Identification of GAF1 Target Genes.

(A) Transient transactivation assay showing that the GAF1/GAI complex also activates the GA3ox1 and GID1b promoters. The reporter plasmids consist of a 3-kb promoter region of GA3ox1, GID1a, GID1b, RGL1, and MYB fused with the GUS reporter gene. The results are shown as GUS/LUC activity. Error bars indicate sd (n = 3).

(B) Gel retardation assay showing that recombinant GAF1 binds to promoters of GA20ox2 and GID1b. Oligonucleotides (20 or 21 bp) were used as probes. The numbers adjacent to the gene names indicate base pairs upstream of the initiation ATG of each gene. The specific GAF1-DNA complexes are indicated by the arrowhead. +, addition to the reaction mixtures; –, omission from the reaction mixtures.

(C) ChIP analysis of 4×myc-GAF1 binding to the GAF1 binding regions of GA20ox2 and GID1b promoters described in (B). ChIP was performed with a 35S:4×myc-GAF1 transgenic plant using anti-myc or anti-GST antibody. The GA20ox2 and GID1b promoters and the GA20ox2 coding region were detected by PCR and DNA gel blot hybridization. The values at the bottom of each panel indicate the relative signal strength. The value for anti-GST antibody was set to 1.0.
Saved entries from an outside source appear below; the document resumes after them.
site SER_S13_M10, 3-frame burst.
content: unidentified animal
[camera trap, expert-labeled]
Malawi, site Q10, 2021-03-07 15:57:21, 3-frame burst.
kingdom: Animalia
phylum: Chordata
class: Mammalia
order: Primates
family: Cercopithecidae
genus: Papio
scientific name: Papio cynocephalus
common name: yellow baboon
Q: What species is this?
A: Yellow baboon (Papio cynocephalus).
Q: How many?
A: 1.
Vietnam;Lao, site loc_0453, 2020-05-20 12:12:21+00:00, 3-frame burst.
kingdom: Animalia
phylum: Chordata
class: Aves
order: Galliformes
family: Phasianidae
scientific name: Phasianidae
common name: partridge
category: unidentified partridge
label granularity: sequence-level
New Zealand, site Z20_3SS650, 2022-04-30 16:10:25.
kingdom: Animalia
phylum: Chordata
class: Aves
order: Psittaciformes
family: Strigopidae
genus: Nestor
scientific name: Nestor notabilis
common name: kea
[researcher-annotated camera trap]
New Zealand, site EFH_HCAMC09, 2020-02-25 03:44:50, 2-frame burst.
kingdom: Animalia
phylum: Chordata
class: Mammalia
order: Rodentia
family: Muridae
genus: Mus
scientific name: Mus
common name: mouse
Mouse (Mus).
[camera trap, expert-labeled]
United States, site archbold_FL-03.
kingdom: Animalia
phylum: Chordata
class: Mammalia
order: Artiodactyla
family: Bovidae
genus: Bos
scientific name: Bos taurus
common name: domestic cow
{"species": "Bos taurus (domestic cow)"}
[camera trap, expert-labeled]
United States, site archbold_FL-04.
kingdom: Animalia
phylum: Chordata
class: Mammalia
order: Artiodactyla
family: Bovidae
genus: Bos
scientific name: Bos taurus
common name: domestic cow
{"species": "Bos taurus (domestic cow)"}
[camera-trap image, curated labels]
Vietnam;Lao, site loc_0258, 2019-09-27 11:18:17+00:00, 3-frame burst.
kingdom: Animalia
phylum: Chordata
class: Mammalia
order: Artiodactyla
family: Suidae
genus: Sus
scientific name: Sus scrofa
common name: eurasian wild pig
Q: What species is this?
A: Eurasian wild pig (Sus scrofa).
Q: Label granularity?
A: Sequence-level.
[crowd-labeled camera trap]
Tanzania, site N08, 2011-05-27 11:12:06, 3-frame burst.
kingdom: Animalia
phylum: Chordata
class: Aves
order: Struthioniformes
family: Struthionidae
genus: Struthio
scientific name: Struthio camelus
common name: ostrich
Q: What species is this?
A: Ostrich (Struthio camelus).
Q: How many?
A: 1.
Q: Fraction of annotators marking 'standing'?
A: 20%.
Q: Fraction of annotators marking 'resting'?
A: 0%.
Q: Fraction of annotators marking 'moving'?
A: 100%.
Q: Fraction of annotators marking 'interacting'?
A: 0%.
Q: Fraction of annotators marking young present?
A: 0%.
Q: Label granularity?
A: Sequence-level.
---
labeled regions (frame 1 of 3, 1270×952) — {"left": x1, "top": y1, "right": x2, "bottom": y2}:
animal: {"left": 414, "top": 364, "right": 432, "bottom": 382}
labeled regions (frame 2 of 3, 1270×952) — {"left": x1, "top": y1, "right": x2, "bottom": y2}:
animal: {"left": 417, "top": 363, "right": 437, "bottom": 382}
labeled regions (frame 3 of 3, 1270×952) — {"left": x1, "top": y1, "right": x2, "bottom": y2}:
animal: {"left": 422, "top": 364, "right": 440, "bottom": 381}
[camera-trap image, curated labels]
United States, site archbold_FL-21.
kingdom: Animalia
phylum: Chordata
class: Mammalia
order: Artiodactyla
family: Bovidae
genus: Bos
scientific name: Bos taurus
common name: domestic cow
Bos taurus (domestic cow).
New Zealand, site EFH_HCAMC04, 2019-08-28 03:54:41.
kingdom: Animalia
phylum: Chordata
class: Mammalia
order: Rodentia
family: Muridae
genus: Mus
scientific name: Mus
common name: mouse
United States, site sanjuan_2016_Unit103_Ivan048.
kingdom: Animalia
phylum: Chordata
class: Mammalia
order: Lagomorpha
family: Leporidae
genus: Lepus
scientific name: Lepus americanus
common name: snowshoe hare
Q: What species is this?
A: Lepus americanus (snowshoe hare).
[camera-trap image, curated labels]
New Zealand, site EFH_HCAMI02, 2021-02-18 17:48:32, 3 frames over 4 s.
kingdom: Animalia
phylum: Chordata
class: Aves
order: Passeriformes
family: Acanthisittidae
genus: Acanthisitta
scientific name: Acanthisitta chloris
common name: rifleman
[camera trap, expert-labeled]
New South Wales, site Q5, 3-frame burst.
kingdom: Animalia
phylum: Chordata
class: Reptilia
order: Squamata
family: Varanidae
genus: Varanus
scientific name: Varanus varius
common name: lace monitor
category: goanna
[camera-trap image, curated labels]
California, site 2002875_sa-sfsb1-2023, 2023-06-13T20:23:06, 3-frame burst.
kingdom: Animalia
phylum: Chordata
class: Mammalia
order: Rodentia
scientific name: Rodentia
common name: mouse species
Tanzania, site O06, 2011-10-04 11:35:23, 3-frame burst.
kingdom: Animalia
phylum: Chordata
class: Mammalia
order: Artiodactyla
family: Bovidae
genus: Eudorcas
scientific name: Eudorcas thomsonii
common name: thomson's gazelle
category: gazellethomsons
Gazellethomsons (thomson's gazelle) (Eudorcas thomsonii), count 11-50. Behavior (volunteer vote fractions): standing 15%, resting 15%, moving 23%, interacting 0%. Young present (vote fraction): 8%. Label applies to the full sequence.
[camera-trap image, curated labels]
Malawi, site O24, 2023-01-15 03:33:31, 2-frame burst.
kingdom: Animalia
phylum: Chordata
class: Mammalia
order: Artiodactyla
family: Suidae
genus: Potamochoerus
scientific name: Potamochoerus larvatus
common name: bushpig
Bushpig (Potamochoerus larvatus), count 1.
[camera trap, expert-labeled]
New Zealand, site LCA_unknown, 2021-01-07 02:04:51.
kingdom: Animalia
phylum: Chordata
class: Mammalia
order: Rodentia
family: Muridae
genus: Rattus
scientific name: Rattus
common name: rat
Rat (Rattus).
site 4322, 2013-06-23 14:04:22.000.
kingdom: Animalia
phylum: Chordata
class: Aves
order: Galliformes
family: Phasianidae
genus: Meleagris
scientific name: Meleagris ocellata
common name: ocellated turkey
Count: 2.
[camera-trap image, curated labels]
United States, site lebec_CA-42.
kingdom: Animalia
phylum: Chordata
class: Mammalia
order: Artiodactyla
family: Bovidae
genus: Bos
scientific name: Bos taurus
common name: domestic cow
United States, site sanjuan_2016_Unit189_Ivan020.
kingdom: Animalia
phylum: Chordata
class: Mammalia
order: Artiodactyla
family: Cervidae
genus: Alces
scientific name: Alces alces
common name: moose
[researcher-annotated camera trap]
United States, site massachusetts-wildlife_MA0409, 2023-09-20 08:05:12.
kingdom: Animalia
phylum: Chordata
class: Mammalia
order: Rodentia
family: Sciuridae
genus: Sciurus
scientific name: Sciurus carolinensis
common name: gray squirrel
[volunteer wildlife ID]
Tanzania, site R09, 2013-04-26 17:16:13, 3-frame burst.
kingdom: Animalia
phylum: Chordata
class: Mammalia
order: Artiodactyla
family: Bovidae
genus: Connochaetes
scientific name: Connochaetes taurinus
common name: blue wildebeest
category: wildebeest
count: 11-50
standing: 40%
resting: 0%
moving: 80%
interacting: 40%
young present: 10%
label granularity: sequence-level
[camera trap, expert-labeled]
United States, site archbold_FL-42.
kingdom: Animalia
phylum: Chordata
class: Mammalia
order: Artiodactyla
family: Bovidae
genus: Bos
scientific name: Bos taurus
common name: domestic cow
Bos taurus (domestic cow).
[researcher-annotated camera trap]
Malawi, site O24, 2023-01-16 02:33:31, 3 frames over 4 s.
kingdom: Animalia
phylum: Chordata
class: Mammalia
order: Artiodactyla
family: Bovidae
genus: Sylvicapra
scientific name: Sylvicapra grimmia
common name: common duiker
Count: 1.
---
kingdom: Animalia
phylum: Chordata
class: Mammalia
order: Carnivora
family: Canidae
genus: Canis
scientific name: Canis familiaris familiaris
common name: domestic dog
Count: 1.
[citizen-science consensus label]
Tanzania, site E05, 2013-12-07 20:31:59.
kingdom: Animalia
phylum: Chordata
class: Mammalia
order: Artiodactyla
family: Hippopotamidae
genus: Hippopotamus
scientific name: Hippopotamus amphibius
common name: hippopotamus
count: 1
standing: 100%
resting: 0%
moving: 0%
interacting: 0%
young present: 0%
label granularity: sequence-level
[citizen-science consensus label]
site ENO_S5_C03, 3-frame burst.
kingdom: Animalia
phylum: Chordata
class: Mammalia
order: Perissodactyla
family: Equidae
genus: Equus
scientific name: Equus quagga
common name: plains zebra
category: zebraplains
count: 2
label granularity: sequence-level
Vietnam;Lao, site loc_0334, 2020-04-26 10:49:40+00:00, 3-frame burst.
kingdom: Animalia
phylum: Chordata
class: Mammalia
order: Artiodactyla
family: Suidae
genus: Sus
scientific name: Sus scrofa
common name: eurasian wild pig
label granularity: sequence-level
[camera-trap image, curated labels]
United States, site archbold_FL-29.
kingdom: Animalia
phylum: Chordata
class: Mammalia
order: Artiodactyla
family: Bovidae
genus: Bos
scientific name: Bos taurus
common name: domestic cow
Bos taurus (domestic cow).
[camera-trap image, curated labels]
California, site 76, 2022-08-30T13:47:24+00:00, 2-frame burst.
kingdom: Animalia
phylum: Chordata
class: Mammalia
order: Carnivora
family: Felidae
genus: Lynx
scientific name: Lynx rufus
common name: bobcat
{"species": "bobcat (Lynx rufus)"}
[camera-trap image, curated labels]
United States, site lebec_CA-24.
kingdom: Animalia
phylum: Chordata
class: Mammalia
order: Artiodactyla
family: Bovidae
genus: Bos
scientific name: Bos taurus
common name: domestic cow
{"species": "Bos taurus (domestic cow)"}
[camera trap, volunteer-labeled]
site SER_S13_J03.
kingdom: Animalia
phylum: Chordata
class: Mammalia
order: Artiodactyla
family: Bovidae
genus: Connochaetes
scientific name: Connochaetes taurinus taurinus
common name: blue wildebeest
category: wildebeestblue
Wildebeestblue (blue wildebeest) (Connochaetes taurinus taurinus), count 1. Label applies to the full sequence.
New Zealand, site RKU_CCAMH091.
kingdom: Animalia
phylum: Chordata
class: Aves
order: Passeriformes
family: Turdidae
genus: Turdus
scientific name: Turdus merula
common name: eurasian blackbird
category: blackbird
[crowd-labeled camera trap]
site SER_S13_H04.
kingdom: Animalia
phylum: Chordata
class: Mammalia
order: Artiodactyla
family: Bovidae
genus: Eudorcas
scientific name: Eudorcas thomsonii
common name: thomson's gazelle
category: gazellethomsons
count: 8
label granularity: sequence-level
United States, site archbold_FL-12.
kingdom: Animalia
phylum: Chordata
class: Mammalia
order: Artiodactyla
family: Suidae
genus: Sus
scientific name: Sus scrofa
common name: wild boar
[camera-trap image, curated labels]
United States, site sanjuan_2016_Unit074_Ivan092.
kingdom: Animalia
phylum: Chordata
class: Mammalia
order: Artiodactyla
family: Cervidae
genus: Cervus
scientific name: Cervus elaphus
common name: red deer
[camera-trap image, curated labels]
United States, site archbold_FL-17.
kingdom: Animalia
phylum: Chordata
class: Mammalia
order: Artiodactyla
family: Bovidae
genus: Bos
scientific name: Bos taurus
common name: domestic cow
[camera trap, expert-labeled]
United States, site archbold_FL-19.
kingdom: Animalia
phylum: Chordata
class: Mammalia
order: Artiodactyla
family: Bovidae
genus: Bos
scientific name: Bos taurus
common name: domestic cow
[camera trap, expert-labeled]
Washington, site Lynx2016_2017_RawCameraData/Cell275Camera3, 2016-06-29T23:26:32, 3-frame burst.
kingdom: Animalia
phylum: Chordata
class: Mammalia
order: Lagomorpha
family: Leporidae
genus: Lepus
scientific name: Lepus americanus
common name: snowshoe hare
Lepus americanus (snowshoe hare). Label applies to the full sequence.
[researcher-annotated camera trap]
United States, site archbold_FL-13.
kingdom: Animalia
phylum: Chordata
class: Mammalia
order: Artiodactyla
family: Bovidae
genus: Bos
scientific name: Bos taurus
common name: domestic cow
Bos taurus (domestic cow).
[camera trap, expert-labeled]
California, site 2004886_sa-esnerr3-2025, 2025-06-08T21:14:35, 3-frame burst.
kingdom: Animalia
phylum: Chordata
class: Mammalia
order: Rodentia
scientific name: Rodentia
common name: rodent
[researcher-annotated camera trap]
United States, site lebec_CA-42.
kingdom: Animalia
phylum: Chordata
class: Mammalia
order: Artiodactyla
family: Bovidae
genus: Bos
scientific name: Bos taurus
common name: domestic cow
(D) ChIP assays performed with anti-GST or anti-myc antibody in a 35S:4×myc-GAF1 transgenic plant. The coprecipitated level of each DNA fragment was quantified by real-time PCR and normalized with respect to the input DNA. The relative coprecipitated level of each DNA fragment using anti-GST antibody was set to 1, and the relative enrichment of each DNA fragment using anti-myc antibody compared with anti-GST antibody is shown. Error bars indicate the sd of three biological replicates (n = 3).

DISCUSSION

Defining the precise molecular mechanisms that determine patterns of transcription in response to specific signals is essential for understanding development and homeostasis. Transcriptional cofactors, in addition to DNA binding transcription factors, play key roles in such biological responses. Transcriptional complexes can coordinately turn target genes on or off depending on the functions of coactivators and corepressors.

To date, the molecular mechanism of GA-dependent transcriptional regulation has been explained by the titration of transcriptional activators, including PIFs, with DELLAs and their release through the degradation of DELLAs in response to GA (de Lucas et al., 2008; Feng et al., 2008). However, the effect of GA on gene expression is predominantly repression, and DELLAs associate with the promoters of DELLA-induced genes even though DELLA proteins lack DNA binding motifs (Zentella et al., 2007; Hirano et al., 2012; Lim et al., 2013; Park et al., 2013). These observations suggest the existence of hitherto unknown mechanisms of GA-dependent transcriptional regulation. In this study, we found that DELLAs promote the transcription of genes encoding GA biosynthetic enzymes and GA receptors as coactivators of a DNA binding transcription factor, GAF1. Upon GA perception, these genes are actively repressed by a GAF1 corepressor–TPR complex that appears upon the degradation of DELLAs via the ubiquitin-26S proteasome pathway. Thus, the transcriptional state of GAF1 target genes is determined by the balance between coactivator and corepressor. This mechanism clearly accounts for GA feedback regulation and explains why the effect of GA on gene expression is predominantly repression, neither of which can be explained by the conventional titration model (Figure 9).

Figure 9.

A Coactivator and Corepressor Model for GA Signaling.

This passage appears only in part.